Remember When You Give, You Also Get Your Share

There's a Guy at the Door With a Badge

In The OIG’S Crosshairs: SNF Long Term Care

 


Remember When You Give, You Also Get Your Share

by Ken Burgess

That song lyric was made famous by blues singer Nina Simone in the 1960s and the older I get, the more I see the wisdom of her words. During my twenty plus years working for long term care providers, I’ve often thought I’d like to do something meaningful and lasting for seniors. After all, they are the “customers” our clients serve. Now, I have my chance.

I met Keren Brown Wilson many years ago when I was General Counsel for the Assisted Living Association of America in Washington, D.C. and Keren was the CEO of Assisted Living Concepts and a Board member of ALFA. Even then, Keren was known as an American pioneer in the field of aging. After leaving her company, Keren started a non-profit charitable foundation named for her mother– by all accounts, an incredible woman. In addition to its work with underserved elders in the US, the Jessie F. Richardson Foundation soon spawned a project called Global Aging Partners – a coalition of organizations and individuals working on aging issues in developing countries.

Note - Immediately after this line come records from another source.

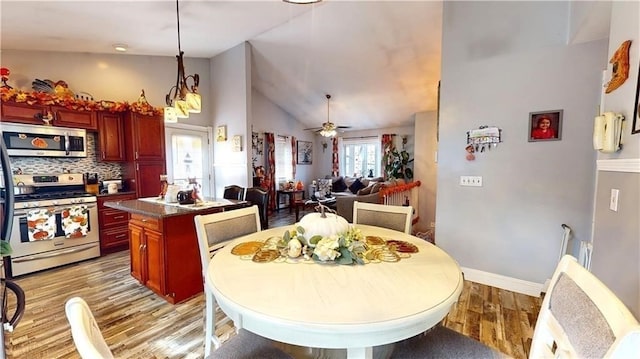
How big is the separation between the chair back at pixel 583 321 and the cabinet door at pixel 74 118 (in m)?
4.92

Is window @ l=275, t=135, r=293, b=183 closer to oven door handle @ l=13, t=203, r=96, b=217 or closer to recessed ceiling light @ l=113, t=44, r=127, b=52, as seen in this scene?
recessed ceiling light @ l=113, t=44, r=127, b=52

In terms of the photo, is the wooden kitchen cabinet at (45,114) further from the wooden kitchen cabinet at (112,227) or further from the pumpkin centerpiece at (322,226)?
the pumpkin centerpiece at (322,226)

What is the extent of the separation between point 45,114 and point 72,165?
0.76 metres

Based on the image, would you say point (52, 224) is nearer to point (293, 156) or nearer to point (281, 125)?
point (281, 125)

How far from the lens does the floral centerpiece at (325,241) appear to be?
1.28m

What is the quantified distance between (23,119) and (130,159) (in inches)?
46.8

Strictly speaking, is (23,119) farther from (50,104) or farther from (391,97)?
(391,97)

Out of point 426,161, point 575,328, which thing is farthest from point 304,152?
point 575,328

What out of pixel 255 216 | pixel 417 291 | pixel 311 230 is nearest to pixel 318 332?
pixel 417 291

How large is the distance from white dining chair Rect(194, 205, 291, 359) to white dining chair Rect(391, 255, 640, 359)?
60 centimetres

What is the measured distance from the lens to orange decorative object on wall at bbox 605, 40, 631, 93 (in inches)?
57.6

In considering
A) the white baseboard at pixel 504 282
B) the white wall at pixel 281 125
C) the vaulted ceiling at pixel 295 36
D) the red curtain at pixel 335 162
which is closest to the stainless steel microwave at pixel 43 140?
the vaulted ceiling at pixel 295 36

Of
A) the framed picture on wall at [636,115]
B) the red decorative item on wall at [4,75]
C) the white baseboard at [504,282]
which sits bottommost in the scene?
the white baseboard at [504,282]

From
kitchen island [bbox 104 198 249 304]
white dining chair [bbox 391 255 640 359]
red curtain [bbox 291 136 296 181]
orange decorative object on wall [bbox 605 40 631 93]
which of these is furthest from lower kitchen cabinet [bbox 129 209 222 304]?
red curtain [bbox 291 136 296 181]
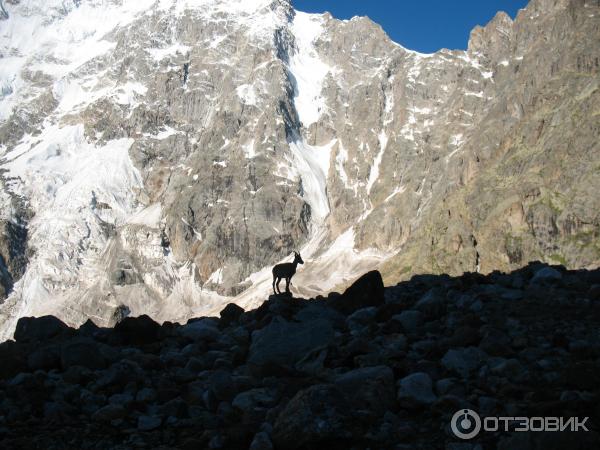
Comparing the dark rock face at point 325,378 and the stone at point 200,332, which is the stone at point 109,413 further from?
the stone at point 200,332

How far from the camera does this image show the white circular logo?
861cm

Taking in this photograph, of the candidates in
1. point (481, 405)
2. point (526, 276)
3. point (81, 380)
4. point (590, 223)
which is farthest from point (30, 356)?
point (590, 223)

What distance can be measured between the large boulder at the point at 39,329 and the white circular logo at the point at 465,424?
11.8 meters

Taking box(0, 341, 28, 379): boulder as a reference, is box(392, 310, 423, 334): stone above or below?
above

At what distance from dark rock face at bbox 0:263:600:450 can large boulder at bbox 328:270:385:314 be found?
136cm

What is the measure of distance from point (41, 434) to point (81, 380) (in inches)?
103

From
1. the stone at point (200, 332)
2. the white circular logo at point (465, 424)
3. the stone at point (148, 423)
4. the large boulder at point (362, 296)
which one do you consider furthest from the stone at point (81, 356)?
the white circular logo at point (465, 424)

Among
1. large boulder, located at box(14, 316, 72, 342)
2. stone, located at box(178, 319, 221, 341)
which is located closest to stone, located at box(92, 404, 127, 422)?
stone, located at box(178, 319, 221, 341)

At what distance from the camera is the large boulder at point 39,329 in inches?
674

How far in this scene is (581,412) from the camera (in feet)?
28.6

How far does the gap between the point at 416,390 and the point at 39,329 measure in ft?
37.1

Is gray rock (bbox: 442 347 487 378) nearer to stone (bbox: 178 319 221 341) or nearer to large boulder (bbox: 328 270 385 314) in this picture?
large boulder (bbox: 328 270 385 314)

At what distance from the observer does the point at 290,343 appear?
1388 cm

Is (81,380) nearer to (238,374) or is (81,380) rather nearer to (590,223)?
(238,374)
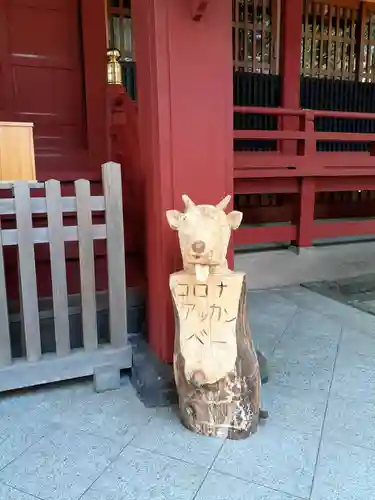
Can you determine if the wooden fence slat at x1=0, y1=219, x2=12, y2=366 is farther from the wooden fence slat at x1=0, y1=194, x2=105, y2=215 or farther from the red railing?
the red railing

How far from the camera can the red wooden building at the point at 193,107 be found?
208cm

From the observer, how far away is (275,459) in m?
1.71

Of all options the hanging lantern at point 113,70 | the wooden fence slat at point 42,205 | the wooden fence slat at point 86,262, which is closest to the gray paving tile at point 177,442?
the wooden fence slat at point 86,262

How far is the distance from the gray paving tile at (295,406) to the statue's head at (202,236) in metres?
0.79

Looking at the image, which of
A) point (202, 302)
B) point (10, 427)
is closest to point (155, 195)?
point (202, 302)

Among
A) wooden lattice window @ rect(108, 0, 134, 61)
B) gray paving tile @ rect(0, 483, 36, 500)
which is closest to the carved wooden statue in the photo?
gray paving tile @ rect(0, 483, 36, 500)

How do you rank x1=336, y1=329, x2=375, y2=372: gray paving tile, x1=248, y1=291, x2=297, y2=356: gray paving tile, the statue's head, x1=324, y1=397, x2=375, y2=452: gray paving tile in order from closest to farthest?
1. the statue's head
2. x1=324, y1=397, x2=375, y2=452: gray paving tile
3. x1=336, y1=329, x2=375, y2=372: gray paving tile
4. x1=248, y1=291, x2=297, y2=356: gray paving tile

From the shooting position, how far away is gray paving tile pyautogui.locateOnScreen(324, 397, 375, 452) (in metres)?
1.85

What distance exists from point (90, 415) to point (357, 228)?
3750 millimetres

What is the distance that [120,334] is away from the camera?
2.31m

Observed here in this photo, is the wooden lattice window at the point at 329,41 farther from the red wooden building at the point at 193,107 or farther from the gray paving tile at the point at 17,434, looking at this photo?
the gray paving tile at the point at 17,434

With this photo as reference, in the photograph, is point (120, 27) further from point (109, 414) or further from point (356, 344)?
point (109, 414)

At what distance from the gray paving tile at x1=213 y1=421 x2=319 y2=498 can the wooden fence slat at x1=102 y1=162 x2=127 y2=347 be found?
822 mm

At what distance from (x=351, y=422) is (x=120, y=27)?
5506 millimetres
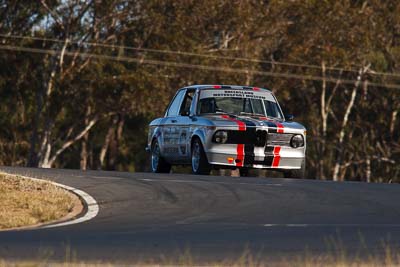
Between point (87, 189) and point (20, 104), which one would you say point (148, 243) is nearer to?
point (87, 189)

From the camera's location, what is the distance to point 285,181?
63.5ft

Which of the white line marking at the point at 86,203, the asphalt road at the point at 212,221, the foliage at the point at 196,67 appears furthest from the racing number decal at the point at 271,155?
the foliage at the point at 196,67

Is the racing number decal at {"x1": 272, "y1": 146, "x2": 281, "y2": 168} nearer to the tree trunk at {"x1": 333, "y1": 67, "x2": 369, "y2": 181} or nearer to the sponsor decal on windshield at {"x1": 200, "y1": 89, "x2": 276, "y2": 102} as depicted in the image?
the sponsor decal on windshield at {"x1": 200, "y1": 89, "x2": 276, "y2": 102}

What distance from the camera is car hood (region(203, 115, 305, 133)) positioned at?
20356mm

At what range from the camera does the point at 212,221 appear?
548 inches

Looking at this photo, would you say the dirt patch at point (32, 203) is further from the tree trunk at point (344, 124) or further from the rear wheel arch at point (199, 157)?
the tree trunk at point (344, 124)

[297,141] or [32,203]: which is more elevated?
[297,141]

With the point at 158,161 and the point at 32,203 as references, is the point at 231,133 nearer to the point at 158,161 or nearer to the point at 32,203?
the point at 158,161

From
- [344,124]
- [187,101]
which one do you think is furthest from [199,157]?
[344,124]

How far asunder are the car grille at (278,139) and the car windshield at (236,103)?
2.93ft

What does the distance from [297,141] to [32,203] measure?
671 cm

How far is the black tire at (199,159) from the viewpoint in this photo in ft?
67.8

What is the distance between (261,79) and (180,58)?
6070 millimetres

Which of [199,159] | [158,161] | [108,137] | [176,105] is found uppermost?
[176,105]
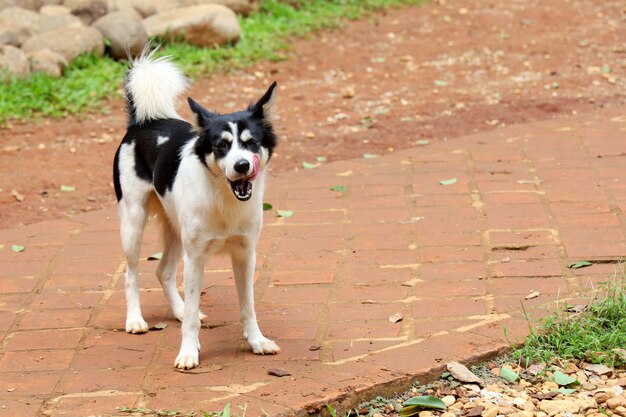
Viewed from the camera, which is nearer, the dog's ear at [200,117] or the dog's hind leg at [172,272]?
the dog's ear at [200,117]

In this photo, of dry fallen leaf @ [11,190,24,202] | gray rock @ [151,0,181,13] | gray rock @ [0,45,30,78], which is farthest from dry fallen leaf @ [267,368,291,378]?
gray rock @ [151,0,181,13]

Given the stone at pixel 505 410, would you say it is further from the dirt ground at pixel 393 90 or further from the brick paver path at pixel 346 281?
the dirt ground at pixel 393 90

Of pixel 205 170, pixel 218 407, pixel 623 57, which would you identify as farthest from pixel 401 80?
pixel 218 407

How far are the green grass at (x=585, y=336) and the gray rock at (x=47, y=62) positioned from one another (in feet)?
21.2

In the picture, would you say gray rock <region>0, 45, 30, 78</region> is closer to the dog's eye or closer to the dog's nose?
the dog's eye

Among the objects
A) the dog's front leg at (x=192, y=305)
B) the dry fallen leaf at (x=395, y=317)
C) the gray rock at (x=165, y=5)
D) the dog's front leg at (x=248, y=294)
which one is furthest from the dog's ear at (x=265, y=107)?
the gray rock at (x=165, y=5)

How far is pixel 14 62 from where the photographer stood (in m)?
9.67

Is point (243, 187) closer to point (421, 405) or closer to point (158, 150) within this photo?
point (158, 150)

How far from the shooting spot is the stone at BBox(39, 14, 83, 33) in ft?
35.1

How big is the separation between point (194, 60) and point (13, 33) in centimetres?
184

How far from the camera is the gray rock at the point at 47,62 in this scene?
980cm

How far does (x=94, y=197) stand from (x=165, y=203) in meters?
2.54

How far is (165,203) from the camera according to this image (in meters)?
4.97

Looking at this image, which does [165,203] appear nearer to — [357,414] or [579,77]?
[357,414]
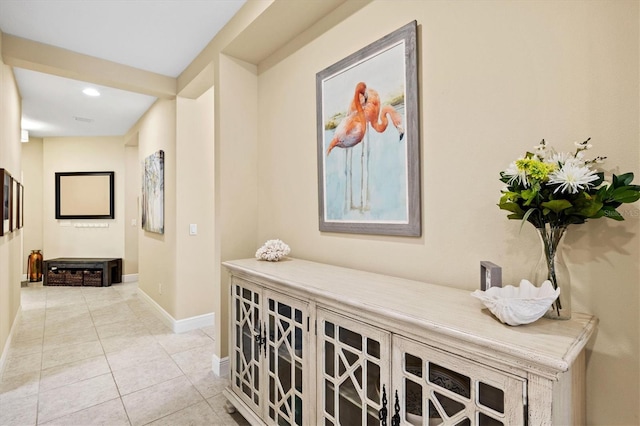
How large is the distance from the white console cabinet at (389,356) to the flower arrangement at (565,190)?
12.9 inches

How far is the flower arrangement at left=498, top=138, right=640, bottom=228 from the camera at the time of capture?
933 mm

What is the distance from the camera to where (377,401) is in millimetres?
1182

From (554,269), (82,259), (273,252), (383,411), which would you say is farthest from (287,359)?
(82,259)

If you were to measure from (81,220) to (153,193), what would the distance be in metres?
3.06

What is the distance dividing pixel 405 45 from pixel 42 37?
114 inches

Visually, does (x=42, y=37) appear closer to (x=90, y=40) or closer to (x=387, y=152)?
(x=90, y=40)

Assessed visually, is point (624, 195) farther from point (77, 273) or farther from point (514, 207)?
point (77, 273)

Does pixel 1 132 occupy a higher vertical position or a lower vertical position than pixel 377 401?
higher

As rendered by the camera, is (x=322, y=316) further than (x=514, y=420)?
Yes

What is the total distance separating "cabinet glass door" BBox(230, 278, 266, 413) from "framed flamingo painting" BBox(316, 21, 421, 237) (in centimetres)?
63

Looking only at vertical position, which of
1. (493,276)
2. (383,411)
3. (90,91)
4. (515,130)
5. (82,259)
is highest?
(90,91)

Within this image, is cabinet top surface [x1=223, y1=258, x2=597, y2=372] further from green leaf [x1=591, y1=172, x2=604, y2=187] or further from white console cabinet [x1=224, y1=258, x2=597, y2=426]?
green leaf [x1=591, y1=172, x2=604, y2=187]

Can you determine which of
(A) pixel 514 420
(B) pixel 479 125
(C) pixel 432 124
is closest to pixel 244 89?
(C) pixel 432 124

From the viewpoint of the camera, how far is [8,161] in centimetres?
302
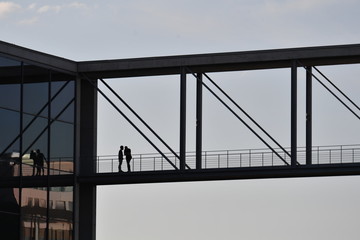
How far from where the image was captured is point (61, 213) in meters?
69.9

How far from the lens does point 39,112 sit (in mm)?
68125

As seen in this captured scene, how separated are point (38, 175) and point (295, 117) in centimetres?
1289

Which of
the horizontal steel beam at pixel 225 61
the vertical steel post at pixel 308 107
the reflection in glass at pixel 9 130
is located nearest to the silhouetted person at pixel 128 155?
the horizontal steel beam at pixel 225 61

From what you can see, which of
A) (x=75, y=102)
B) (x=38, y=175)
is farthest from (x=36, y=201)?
(x=75, y=102)

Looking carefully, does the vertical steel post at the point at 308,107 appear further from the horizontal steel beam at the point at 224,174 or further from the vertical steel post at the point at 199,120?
the vertical steel post at the point at 199,120

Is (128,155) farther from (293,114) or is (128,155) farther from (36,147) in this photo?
(293,114)

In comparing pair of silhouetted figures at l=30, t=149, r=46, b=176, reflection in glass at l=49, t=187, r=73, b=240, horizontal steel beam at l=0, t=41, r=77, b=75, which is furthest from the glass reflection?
reflection in glass at l=49, t=187, r=73, b=240

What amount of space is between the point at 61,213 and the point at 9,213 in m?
5.12

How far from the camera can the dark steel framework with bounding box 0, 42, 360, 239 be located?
6569cm

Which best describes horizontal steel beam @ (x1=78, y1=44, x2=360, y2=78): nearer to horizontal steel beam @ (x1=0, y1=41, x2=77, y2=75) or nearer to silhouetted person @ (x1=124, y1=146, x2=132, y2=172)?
horizontal steel beam @ (x1=0, y1=41, x2=77, y2=75)

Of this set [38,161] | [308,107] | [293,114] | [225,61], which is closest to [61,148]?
[38,161]

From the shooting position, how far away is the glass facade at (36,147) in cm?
6550

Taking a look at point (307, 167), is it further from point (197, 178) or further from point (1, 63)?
point (1, 63)

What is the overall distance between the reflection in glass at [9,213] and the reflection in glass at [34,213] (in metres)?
0.52
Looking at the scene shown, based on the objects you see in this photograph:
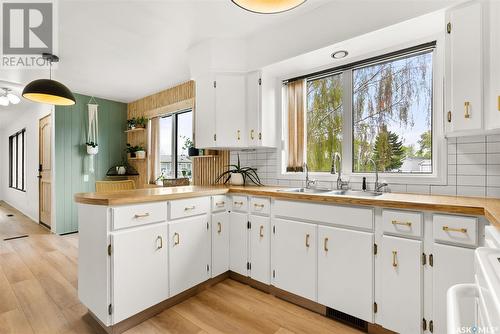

Somehow, Keren wound up in Nicaragua, helping develop basic services for seniors. Nicaragua is one of the poorest countries in the hemisphere and what Keren found there was appalling. Nicaragua has no nursing facilities, no assisted living communities and, basically, very limited ability to help its frail, sick seniors survive.

While working with government officials, Keren visited the town of Jinotepe, Nicaragua, where she found 34 elders living in a “senior shelter” with limited access to water, medicine and food. Dangerous wiring, a leaking roof, windows without screens, and non-working toilets make it a hazardous place to live and work. The elders live on cots, with 4 x 6 feet of personal space, and virtually no social or medical services at all. The shelter survived on the generosity of occasional “sponsors” who gave what they could, when they could. The shelter’s survival was a month-to-month challenge.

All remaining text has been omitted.